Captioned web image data
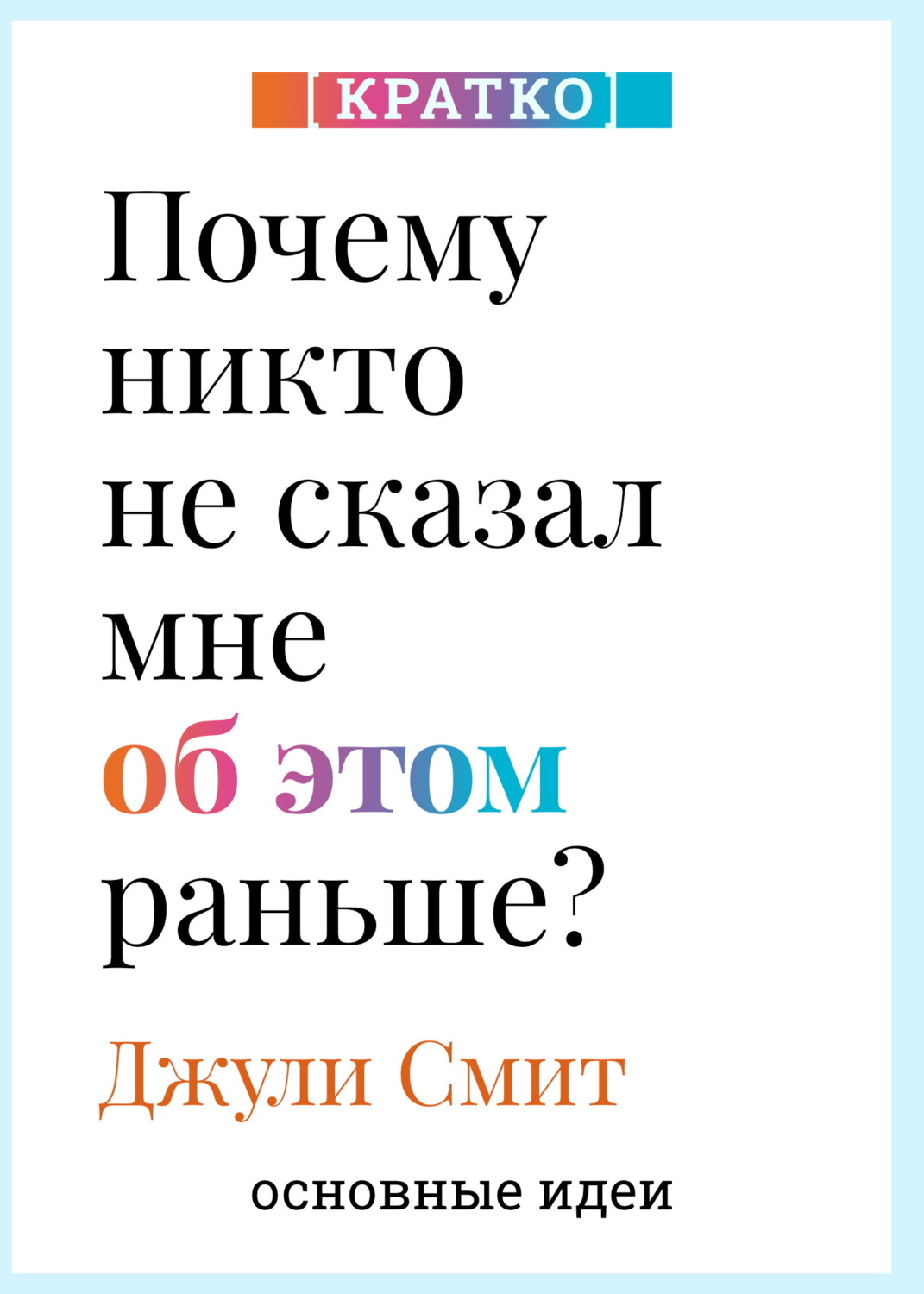 Обложка книги «Почему никто не сказал мне об этом раньше? Проверенные психологические инструменты на все случаи жизни. Джули Смит. Кратко»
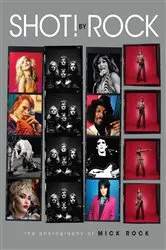 Book cover of SHOT! by Rock by Mick Rock
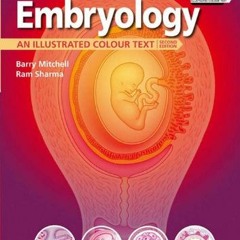[Read] EBOOK EPUB KINDLE PDF Embryology: An Illustrated Colour Text by  Barry Mitchell &  Ram Sharma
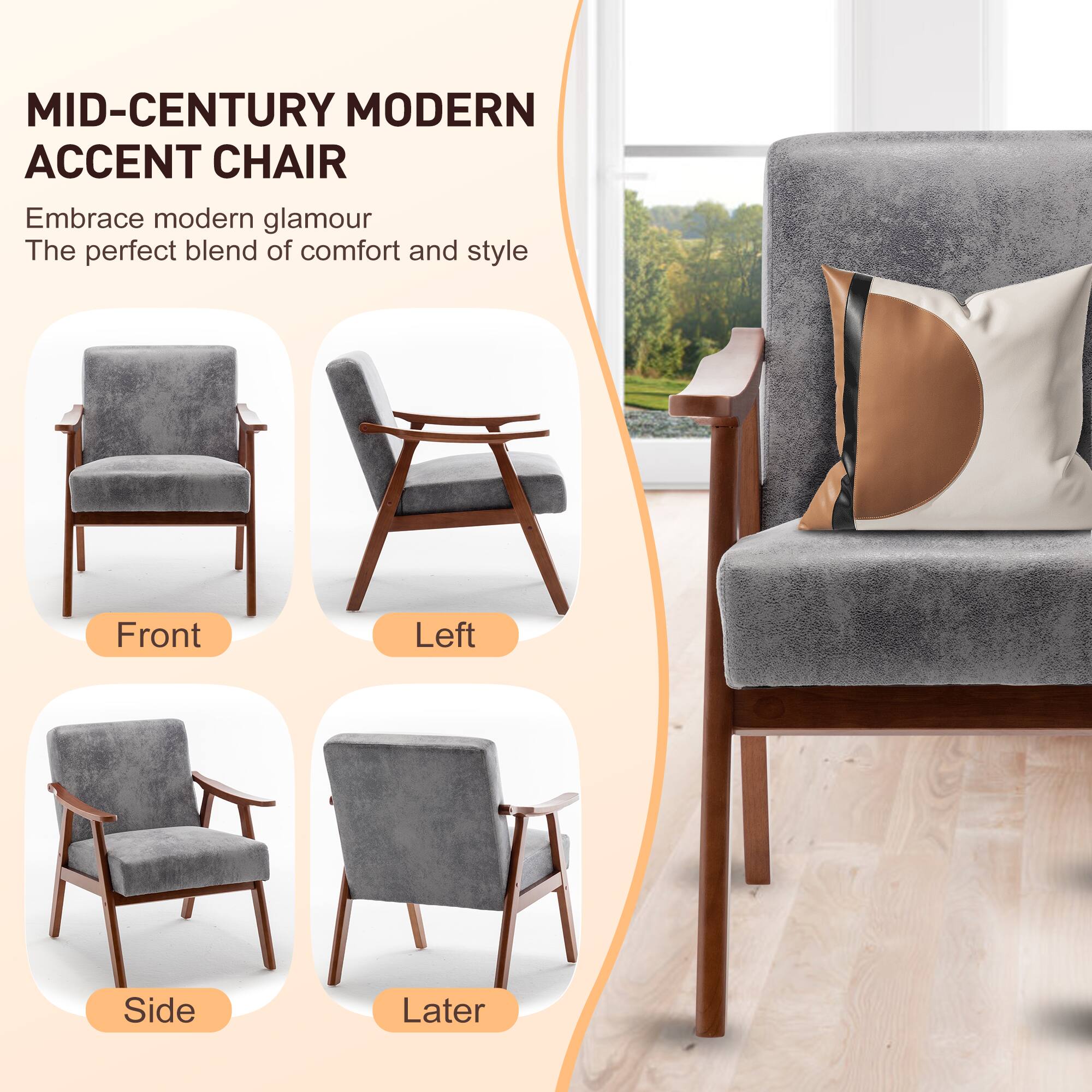MID-CENTURY MODERN ACCENT CHAIR

Embrace modern glamour  
The perfect blend of comfort and style

Front  
Left  
Side  
Later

» Work task: Your copy must hold every record above in its exact wording and must hold no pictures.

» Reply:
 Обложка книги «Почему никто не сказал мне об этом раньше? Проверенные психологические инструменты на все случаи жизни. Джули Смит. Кратко»
 Book cover of SHOT! by Rock by Mick Rock
[Read] EBOOK EPUB KINDLE PDF Embryology: An Illustrated Colour Text by  Barry Mitchell &  Ram Sharma
MID-CENTURY MODERN ACCENT CHAIR

Embrace modern glamour  
The perfect blend of comfort and style

Front  
Left  
Side  
Later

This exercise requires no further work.